/localBlastTutorial

A quick tutorial for local BLAST using a custom sequence database

GNU General Public License v3.0GPL-3.0

Local BLAST tutorial using a custom sequence database

Install conda and required packages in bash/terminal

Download and install miniconda. Then, open terminal and create a new environment called "BLAST" to install BLAST+ and seqkit. Remember to activate your BLAST environment whenever you use these tools.

conda create --name BLAST
conda install -n BLAST -c bioconda blast
conda install -n BLAST -c bioconda seqkit
conda activate BLAST

Retrieve sequence accessions from NCBI nucleotide in your web browser

Use filters to query the NCBI nucleotide database to retrieve desired sequence accessions, for example:

(((ITS1[All Fields] OR 5.8S[All Fields]) OR 28S[All Fields]) OR ITS2[All Fields]) AND ("0"[SLEN] : "10000"[SLEN]) AND fungi[filter]
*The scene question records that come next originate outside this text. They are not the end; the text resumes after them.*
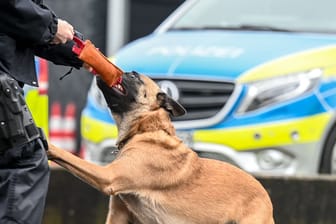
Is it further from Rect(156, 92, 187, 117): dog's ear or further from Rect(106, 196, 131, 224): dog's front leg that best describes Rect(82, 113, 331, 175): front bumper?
Rect(106, 196, 131, 224): dog's front leg

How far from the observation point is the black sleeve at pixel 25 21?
12.3ft

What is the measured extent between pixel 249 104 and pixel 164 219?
1954 mm

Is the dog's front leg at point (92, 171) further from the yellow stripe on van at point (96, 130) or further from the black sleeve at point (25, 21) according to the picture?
the yellow stripe on van at point (96, 130)

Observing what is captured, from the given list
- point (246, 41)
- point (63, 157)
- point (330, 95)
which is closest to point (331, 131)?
point (330, 95)

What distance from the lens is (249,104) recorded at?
6652mm

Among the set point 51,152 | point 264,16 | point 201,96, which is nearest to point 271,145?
point 201,96

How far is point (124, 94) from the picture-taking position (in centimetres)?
493

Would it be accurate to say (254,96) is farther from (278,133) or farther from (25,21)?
(25,21)

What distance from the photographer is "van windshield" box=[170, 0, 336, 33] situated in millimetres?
7250

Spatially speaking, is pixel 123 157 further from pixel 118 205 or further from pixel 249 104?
pixel 249 104

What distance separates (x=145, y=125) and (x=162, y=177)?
0.97ft

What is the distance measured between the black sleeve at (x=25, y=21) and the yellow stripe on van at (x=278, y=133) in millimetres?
2966

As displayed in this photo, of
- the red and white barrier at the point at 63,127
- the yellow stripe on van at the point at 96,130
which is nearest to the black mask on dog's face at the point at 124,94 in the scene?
the yellow stripe on van at the point at 96,130

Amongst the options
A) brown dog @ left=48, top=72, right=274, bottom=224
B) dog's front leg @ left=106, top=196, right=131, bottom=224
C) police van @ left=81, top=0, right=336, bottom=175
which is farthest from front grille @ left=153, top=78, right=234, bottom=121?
dog's front leg @ left=106, top=196, right=131, bottom=224
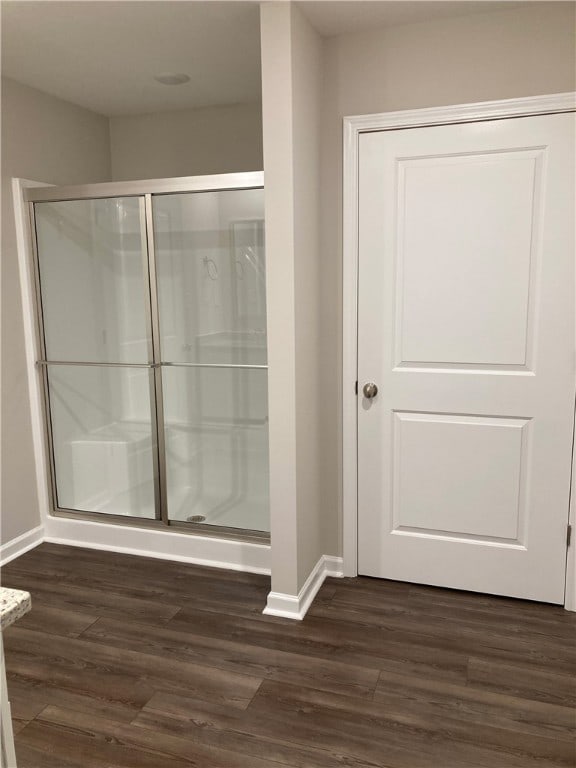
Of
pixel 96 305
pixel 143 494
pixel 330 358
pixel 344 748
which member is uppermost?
pixel 96 305

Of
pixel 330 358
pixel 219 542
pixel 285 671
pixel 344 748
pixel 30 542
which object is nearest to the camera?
pixel 344 748

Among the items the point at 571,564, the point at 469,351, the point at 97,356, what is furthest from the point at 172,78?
the point at 571,564

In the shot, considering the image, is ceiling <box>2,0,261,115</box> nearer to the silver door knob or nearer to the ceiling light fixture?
the ceiling light fixture

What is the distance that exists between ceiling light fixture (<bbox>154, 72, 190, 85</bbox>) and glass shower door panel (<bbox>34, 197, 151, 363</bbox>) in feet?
2.08

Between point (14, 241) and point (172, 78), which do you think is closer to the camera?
point (172, 78)

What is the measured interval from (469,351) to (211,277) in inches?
53.1

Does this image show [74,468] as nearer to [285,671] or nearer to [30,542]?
[30,542]

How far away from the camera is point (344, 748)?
1.92 m

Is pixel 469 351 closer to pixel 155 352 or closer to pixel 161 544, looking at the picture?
pixel 155 352

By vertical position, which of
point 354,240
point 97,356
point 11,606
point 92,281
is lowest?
point 11,606

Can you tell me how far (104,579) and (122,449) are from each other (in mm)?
825

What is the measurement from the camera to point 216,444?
341cm

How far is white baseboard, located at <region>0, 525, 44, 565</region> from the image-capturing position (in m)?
3.23

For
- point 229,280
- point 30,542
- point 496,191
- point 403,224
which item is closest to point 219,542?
point 30,542
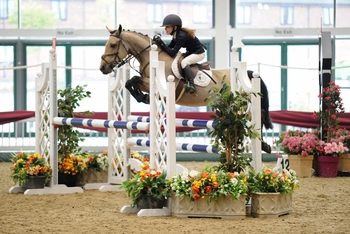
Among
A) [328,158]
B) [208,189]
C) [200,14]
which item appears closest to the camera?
[208,189]

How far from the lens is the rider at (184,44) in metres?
6.50

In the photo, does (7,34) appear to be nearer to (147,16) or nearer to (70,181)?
(147,16)

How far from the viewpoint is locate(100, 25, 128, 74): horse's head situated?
675 centimetres

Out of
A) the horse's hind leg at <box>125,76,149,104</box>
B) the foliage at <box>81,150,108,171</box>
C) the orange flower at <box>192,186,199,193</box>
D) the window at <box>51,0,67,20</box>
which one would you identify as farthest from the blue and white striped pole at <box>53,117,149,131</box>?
the window at <box>51,0,67,20</box>

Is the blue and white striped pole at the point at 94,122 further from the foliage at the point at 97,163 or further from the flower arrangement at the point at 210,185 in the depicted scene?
the flower arrangement at the point at 210,185

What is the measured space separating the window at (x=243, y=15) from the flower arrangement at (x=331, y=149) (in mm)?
5766

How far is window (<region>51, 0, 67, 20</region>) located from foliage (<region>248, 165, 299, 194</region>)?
30.7 ft

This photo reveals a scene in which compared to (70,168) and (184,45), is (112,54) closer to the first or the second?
(184,45)

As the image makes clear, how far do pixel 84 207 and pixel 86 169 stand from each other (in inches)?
58.1

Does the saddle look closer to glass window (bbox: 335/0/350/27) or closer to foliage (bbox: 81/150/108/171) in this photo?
foliage (bbox: 81/150/108/171)

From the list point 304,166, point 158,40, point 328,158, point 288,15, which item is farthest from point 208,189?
point 288,15

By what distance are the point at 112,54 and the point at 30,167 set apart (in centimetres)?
135

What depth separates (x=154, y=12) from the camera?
1377 centimetres

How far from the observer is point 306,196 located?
6395 millimetres
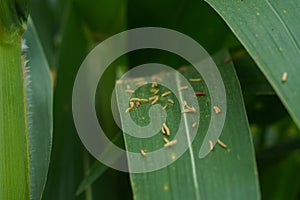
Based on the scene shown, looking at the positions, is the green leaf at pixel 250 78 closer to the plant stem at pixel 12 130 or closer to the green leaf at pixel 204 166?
the green leaf at pixel 204 166

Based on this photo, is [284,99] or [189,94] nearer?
[284,99]

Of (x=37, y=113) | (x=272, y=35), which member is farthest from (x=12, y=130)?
(x=272, y=35)

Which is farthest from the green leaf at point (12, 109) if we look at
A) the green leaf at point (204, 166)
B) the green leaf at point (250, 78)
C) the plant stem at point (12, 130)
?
the green leaf at point (250, 78)

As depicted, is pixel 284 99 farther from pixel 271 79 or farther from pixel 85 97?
pixel 85 97

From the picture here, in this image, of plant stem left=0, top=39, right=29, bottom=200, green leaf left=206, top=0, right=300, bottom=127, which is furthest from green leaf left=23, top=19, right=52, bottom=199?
green leaf left=206, top=0, right=300, bottom=127

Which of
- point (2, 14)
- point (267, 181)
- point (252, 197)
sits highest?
point (2, 14)

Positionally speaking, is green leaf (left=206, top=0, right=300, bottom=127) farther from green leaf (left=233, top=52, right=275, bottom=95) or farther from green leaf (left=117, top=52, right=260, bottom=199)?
green leaf (left=233, top=52, right=275, bottom=95)

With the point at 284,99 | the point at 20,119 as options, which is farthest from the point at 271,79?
the point at 20,119
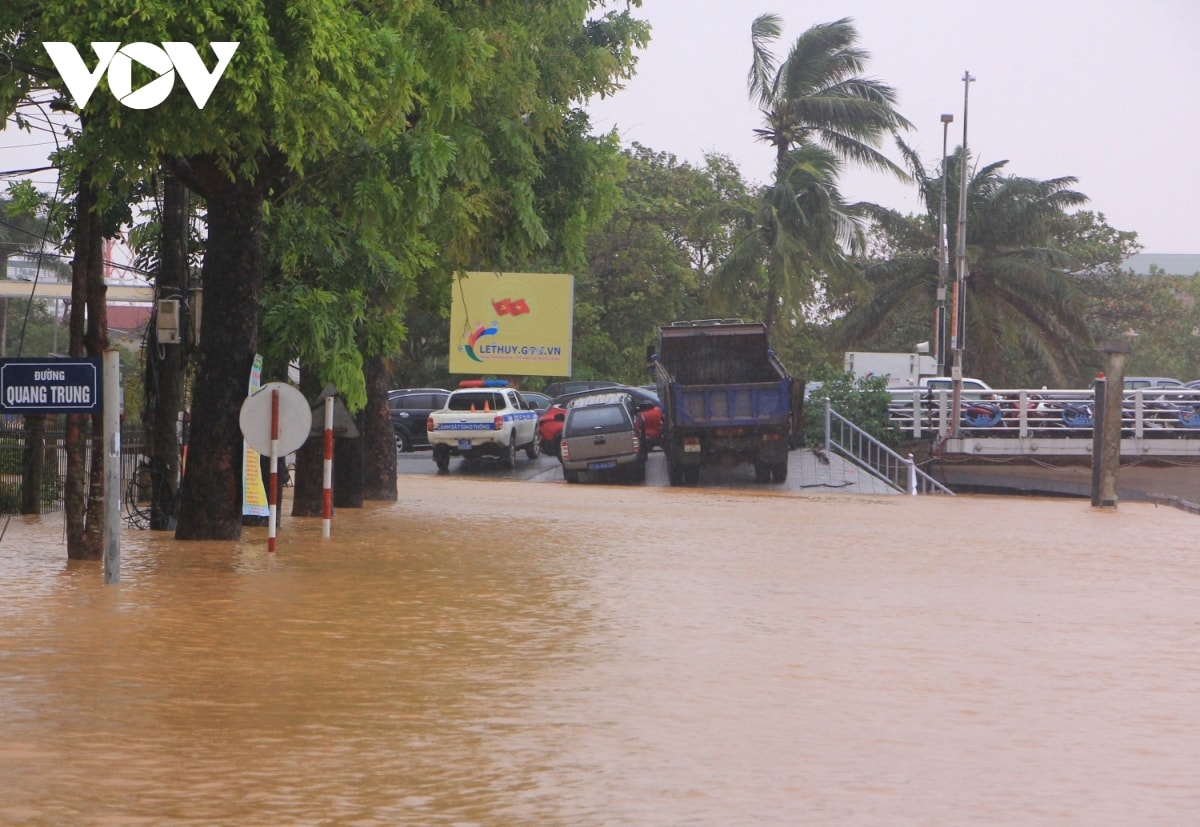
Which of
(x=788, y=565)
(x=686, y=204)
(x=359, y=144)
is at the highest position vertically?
(x=686, y=204)

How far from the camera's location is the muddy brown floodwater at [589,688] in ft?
20.5

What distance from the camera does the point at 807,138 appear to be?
45531 millimetres

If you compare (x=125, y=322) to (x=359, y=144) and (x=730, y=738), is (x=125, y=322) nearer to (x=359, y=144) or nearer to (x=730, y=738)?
(x=359, y=144)

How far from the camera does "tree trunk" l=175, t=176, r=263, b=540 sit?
55.5 ft

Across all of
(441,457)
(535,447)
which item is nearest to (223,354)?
(441,457)

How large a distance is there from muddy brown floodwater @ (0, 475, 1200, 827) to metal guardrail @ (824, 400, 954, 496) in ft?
63.2

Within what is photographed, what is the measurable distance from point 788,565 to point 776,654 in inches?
253

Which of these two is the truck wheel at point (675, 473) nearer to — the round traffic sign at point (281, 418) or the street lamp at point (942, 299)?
the street lamp at point (942, 299)

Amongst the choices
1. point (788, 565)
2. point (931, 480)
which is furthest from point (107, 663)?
point (931, 480)

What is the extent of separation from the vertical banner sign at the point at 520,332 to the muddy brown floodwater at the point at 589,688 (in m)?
34.3

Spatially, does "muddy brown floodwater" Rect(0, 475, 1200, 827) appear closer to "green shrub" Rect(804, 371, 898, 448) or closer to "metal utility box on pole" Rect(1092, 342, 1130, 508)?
"metal utility box on pole" Rect(1092, 342, 1130, 508)

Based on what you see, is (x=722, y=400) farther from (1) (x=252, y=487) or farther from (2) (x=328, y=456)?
(2) (x=328, y=456)

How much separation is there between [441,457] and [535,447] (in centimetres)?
323

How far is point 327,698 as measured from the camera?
833cm
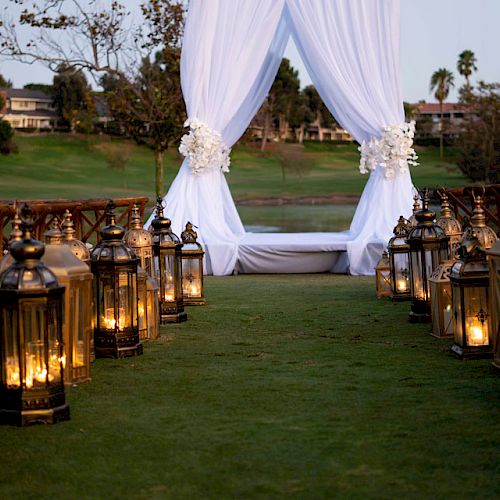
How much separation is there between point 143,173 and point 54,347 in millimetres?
28302

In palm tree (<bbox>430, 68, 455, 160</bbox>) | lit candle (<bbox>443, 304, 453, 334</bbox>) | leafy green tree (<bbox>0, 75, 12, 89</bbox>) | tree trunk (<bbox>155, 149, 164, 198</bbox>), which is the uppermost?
palm tree (<bbox>430, 68, 455, 160</bbox>)

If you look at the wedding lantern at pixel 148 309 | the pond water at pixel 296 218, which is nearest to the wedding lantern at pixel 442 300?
the wedding lantern at pixel 148 309

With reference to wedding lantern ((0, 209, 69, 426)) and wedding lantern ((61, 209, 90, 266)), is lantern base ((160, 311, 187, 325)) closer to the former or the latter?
wedding lantern ((61, 209, 90, 266))

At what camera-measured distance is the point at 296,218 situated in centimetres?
2128

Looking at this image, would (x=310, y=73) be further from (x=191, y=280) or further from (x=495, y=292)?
(x=495, y=292)

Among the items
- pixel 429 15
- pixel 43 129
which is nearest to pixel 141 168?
pixel 43 129

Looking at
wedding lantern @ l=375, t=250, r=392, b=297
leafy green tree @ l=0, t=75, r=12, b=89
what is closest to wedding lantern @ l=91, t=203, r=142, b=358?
wedding lantern @ l=375, t=250, r=392, b=297

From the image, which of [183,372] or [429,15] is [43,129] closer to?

Would retrieve accessions for all ITS1-ITS2 region sequences in fungi.

Save these as a plain .txt file by clicking "Send to" "File" and choose format "Accession list".

Retrieved fasta sequences using reutils in R

In this loop, we chunk the retrieval of FASTA sequences of the selected accessions from NCBI. We do this because efetch will hang if you try to retrieve > 10000 sequences at once. Save these to a directory called "fasta" within the working directory.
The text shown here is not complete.